→ **WHAT IS REQUIRED**:
A word-for-word copy of the data, pictures excluded, is what this task asks for.

→ **GIVEN ENTRIES**:
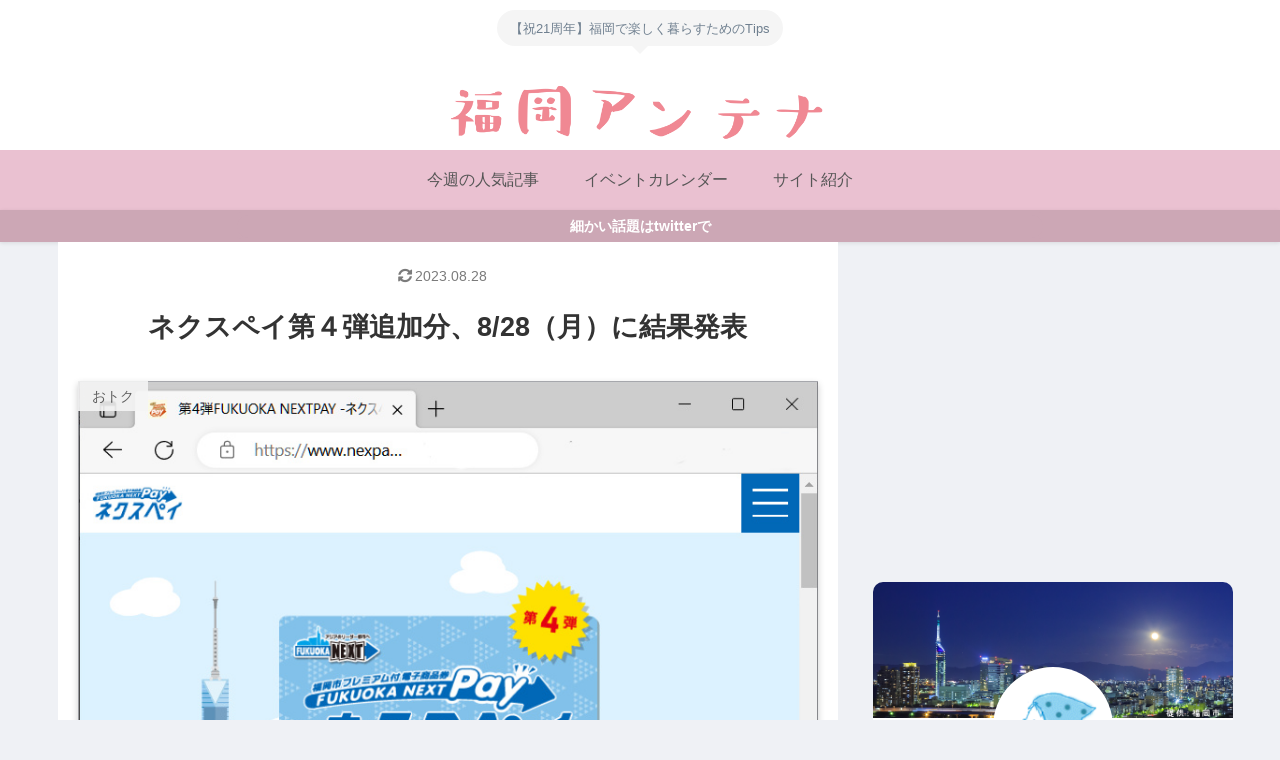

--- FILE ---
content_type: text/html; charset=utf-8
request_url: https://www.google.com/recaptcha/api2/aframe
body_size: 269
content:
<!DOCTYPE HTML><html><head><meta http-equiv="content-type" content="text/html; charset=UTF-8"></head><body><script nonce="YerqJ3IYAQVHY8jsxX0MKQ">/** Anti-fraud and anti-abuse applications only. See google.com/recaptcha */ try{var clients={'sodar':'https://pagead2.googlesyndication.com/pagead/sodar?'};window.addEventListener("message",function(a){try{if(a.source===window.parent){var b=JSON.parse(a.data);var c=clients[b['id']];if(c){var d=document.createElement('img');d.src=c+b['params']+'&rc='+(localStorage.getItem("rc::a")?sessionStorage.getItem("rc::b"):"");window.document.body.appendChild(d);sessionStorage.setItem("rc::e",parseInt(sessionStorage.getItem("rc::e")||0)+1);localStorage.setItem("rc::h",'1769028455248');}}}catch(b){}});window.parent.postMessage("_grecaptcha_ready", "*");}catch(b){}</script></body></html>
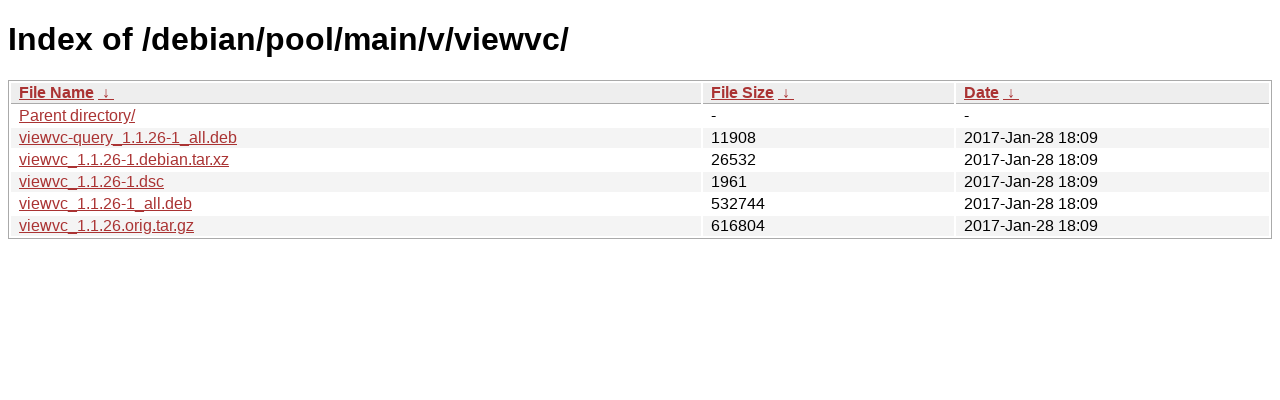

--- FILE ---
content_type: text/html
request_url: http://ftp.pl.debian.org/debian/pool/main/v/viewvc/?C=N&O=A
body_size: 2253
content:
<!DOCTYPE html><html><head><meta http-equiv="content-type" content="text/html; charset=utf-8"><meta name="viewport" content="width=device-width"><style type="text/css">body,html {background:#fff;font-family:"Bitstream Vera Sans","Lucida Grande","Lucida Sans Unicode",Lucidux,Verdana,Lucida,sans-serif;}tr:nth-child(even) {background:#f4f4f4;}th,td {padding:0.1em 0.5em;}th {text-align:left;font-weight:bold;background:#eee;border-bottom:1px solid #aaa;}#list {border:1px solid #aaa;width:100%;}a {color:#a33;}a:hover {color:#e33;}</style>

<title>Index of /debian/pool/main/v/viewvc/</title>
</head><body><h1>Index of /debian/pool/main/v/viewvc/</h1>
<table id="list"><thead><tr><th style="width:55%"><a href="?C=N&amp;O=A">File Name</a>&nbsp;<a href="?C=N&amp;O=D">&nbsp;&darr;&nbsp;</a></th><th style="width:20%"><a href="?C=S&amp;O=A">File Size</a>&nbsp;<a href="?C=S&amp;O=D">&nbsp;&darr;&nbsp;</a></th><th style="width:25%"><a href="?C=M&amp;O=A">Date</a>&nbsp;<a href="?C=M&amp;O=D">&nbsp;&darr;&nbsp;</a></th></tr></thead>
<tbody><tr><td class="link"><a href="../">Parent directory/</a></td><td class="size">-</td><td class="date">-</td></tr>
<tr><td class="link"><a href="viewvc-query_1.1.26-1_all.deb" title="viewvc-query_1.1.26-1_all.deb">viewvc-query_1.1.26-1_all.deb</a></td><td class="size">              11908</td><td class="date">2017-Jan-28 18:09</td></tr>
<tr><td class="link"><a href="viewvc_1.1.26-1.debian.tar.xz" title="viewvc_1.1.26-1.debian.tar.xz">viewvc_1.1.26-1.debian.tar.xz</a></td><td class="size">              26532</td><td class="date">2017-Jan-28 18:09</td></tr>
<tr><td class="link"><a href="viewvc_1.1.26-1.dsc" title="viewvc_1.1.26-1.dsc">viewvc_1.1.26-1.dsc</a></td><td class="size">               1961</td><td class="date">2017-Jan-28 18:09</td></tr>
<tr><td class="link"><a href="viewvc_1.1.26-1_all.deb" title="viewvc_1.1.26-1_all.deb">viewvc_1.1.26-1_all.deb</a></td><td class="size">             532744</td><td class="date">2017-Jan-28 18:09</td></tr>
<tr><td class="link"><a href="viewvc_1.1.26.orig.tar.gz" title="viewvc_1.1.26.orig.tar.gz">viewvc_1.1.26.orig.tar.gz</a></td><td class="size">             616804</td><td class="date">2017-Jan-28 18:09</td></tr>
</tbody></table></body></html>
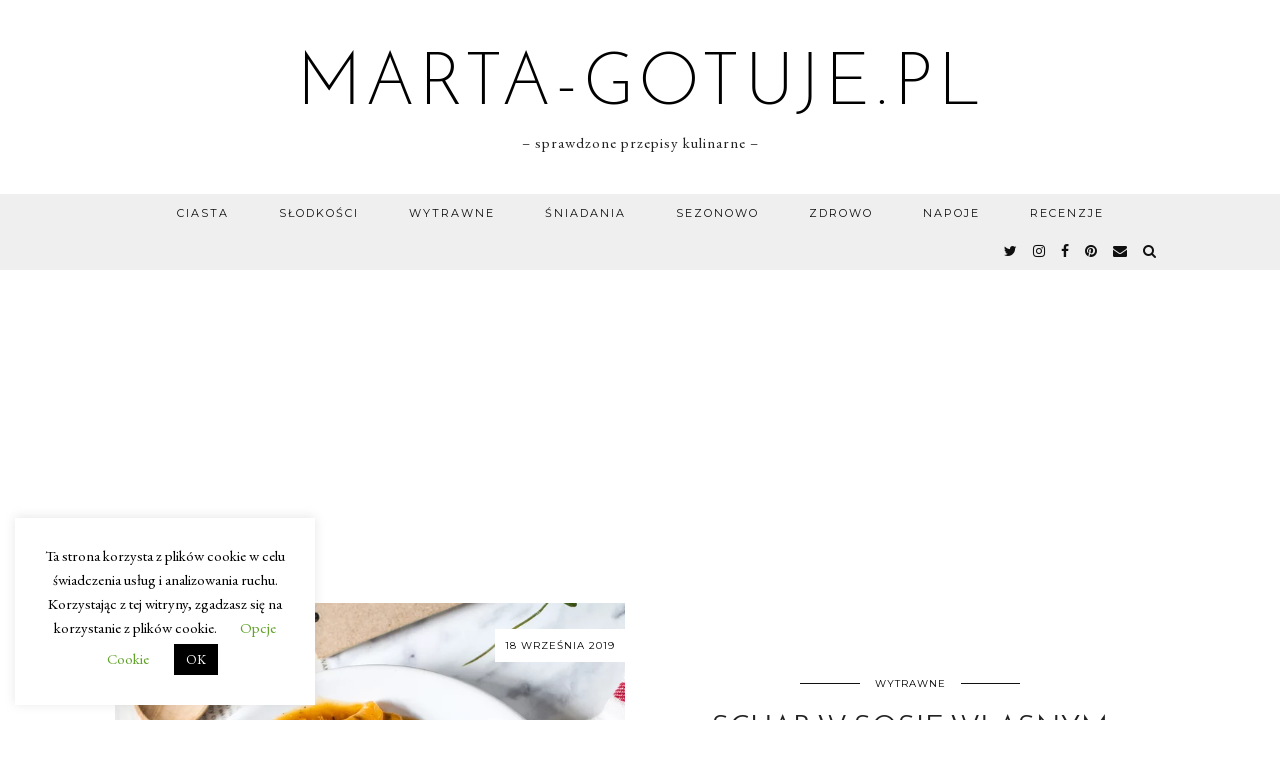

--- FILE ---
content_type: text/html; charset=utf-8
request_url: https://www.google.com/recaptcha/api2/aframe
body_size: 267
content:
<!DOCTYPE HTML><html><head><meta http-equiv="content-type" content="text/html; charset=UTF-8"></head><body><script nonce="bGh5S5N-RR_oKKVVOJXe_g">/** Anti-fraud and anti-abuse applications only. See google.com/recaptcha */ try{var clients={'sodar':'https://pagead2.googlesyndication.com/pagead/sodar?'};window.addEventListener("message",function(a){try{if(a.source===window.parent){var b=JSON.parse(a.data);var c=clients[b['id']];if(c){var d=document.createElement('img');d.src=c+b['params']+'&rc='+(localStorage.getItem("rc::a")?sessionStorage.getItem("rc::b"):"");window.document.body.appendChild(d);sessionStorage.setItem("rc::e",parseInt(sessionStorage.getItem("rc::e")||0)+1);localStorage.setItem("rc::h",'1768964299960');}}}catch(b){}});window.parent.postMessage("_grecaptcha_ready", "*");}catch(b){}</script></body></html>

→ **TASK RESULT**:
--- FILE ---
content_type: text/html; charset=utf-8
request_url: https://www.google.com/recaptcha/api2/aframe
body_size: 269
content:
<!DOCTYPE HTML><html><head><meta http-equiv="content-type" content="text/html; charset=UTF-8"></head><body><script nonce="YerqJ3IYAQVHY8jsxX0MKQ">/** Anti-fraud and anti-abuse applications only. See google.com/recaptcha */ try{var clients={'sodar':'https://pagead2.googlesyndication.com/pagead/sodar?'};window.addEventListener("message",function(a){try{if(a.source===window.parent){var b=JSON.parse(a.data);var c=clients[b['id']];if(c){var d=document.createElement('img');d.src=c+b['params']+'&rc='+(localStorage.getItem("rc::a")?sessionStorage.getItem("rc::b"):"");window.document.body.appendChild(d);sessionStorage.setItem("rc::e",parseInt(sessionStorage.getItem("rc::e")||0)+1);localStorage.setItem("rc::h",'1769028455248');}}}catch(b){}});window.parent.postMessage("_grecaptcha_ready", "*");}catch(b){}</script></body></html>

--- FILE ---
content_type: text/html
request_url: http://ftp.pl.debian.org/debian/pool/main/v/viewvc/?C=N&O=A
body_size: 2253
content:
<!DOCTYPE html><html><head><meta http-equiv="content-type" content="text/html; charset=utf-8"><meta name="viewport" content="width=device-width"><style type="text/css">body,html {background:#fff;font-family:"Bitstream Vera Sans","Lucida Grande","Lucida Sans Unicode",Lucidux,Verdana,Lucida,sans-serif;}tr:nth-child(even) {background:#f4f4f4;}th,td {padding:0.1em 0.5em;}th {text-align:left;font-weight:bold;background:#eee;border-bottom:1px solid #aaa;}#list {border:1px solid #aaa;width:100%;}a {color:#a33;}a:hover {color:#e33;}</style>

<title>Index of /debian/pool/main/v/viewvc/</title>
</head><body><h1>Index of /debian/pool/main/v/viewvc/</h1>
<table id="list"><thead><tr><th style="width:55%"><a href="?C=N&amp;O=A">File Name</a>&nbsp;<a href="?C=N&amp;O=D">&nbsp;&darr;&nbsp;</a></th><th style="width:20%"><a href="?C=S&amp;O=A">File Size</a>&nbsp;<a href="?C=S&amp;O=D">&nbsp;&darr;&nbsp;</a></th><th style="width:25%"><a href="?C=M&amp;O=A">Date</a>&nbsp;<a href="?C=M&amp;O=D">&nbsp;&darr;&nbsp;</a></th></tr></thead>
<tbody><tr><td class="link"><a href="../">Parent directory/</a></td><td class="size">-</td><td class="date">-</td></tr>
<tr><td class="link"><a href="viewvc-query_1.1.26-1_all.deb" title="viewvc-query_1.1.26-1_all.deb">viewvc-query_1.1.26-1_all.deb</a></td><td class="size">              11908</td><td class="date">2017-Jan-28 18:09</td></tr>
<tr><td class="link"><a href="viewvc_1.1.26-1.debian.tar.xz" title="viewvc_1.1.26-1.debian.tar.xz">viewvc_1.1.26-1.debian.tar.xz</a></td><td class="size">              26532</td><td class="date">2017-Jan-28 18:09</td></tr>
<tr><td class="link"><a href="viewvc_1.1.26-1.dsc" title="viewvc_1.1.26-1.dsc">viewvc_1.1.26-1.dsc</a></td><td class="size">               1961</td><td class="date">2017-Jan-28 18:09</td></tr>
<tr><td class="link"><a href="viewvc_1.1.26-1_all.deb" title="viewvc_1.1.26-1_all.deb">viewvc_1.1.26-1_all.deb</a></td><td class="size">             532744</td><td class="date">2017-Jan-28 18:09</td></tr>
<tr><td class="link"><a href="viewvc_1.1.26.orig.tar.gz" title="viewvc_1.1.26.orig.tar.gz">viewvc_1.1.26.orig.tar.gz</a></td><td class="size">             616804</td><td class="date">2017-Jan-28 18:09</td></tr>
</tbody></table></body></html>

--- FILE ---
content_type: text/html; charset=utf-8
request_url: https://www.google.com/recaptcha/api2/aframe
body_size: 267
content:
<!DOCTYPE HTML><html><head><meta http-equiv="content-type" content="text/html; charset=UTF-8"></head><body><script nonce="bGh5S5N-RR_oKKVVOJXe_g">/** Anti-fraud and anti-abuse applications only. See google.com/recaptcha */ try{var clients={'sodar':'https://pagead2.googlesyndication.com/pagead/sodar?'};window.addEventListener("message",function(a){try{if(a.source===window.parent){var b=JSON.parse(a.data);var c=clients[b['id']];if(c){var d=document.createElement('img');d.src=c+b['params']+'&rc='+(localStorage.getItem("rc::a")?sessionStorage.getItem("rc::b"):"");window.document.body.appendChild(d);sessionStorage.setItem("rc::e",parseInt(sessionStorage.getItem("rc::e")||0)+1);localStorage.setItem("rc::h",'1768964299960');}}}catch(b){}});window.parent.postMessage("_grecaptcha_ready", "*");}catch(b){}</script></body></html>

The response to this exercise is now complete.